Here in Los Angeles, Korean American leaders are marking 30 years since the Los Angeles race riots. Korean-run businesses were disproportionately affected during the six days of civil unrest. Josie Huang from member station KPCC reports.

(SOUNDBITE OF MUSIC)

UNIDENTIFIED MUSICIAN: Let's go. Let's go. Hey, hey.

JOSIE HUANG, BYLINE: If you passed through Koreatown on Friday night, you'd think, outdoor rap concert. Except it was an event to remember some of LA's darkest days.

CONNIE CHUNG JOE: The reason we have musicians who are going to attract a younger crowd is because we wanted to do some education and awareness building.

HUANG: One of the organizers, Connie Chung Joe, is with the group Asian Americans Advancing Justice. She was 14 when a nearly all white jury in 1992 acquitted the LAPD officers who had beaten Black motorist Rodney King.

JOE: As I was taking the bus home, there were fires everywhere. And some uncles that I found out later on had also grabbed guns, went to the top of their stores in order to protect it.

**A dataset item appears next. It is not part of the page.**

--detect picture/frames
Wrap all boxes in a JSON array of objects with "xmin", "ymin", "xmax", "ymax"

HUANG: Racial tensions in LA had been mounting before that day. The same month King was beaten, a Korean American shopkeeper in South LA named Soon Ja Du had accused 15-year-old Black girl Latasha Harlins of theft and fatally shot her in the back of the head. Du was sentenced to probation but did not serve time. Connie Chung Joe says it's a history many younger Korean Americans are missing.

JOE: They don't know who Latasha Harlins is. They don't know what happened between the Korean and Black communities. They don't know about 40 to 50% of the property damage during the LA uprising being to Korean businesses.

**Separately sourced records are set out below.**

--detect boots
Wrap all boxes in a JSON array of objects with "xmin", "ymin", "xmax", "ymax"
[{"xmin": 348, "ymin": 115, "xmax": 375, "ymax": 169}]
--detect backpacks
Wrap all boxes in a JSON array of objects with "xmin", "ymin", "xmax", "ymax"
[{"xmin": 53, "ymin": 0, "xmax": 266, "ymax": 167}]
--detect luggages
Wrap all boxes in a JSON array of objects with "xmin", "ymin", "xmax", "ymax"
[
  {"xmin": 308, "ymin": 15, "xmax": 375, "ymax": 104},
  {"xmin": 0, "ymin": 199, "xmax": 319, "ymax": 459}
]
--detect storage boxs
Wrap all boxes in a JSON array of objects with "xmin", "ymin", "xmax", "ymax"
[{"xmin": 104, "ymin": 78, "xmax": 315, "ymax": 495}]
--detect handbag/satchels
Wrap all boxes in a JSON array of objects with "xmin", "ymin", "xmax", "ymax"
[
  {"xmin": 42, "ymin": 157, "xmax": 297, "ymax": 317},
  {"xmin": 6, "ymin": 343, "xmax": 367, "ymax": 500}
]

HUANG: For today's Korean American leaders, the events of '92 established new priorities like creating greater unity, says New Jersey Congressman Andy Kim.

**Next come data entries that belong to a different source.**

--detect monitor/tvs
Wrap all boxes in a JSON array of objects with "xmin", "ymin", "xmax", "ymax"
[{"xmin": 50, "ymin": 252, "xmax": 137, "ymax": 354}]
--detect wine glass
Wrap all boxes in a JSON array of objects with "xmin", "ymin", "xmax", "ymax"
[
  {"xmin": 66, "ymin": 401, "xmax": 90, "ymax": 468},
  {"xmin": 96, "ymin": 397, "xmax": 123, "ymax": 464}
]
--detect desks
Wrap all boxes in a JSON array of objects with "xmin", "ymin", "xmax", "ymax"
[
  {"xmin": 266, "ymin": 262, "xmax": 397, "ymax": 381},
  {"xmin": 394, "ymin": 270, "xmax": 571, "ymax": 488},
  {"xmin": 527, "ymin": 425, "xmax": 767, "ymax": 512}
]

ANDY KIM: What happened wasn't just about Korean Americans in LA. It affected all of us around the country.

HUANG: He was in LA to show solidarity at the event, which was co-planned with Black organizations.

KIM: You got to be a friend before you need a friend, you know, this idea that you got to build those relationships and not just call upon people when you need help.

HUANG: Also at the concert was Breanna Pak (ph). She's 27 and grew up knowing little about the unrest until college. Her views are informed more by recent social movements like Black Lives Matter.

BREANNA PAK: I think it's just important to remember, like, everyone's a person. So you have to kind of, like, treat everyone with the same respect.

HUANG: Pak was here because she liked the artists. She was joined by hundreds who, like her, weren't even alive in '92. Together, they observed the past while moving to a beat.

For NPR News, I'm Josie Huang in Los Angeles.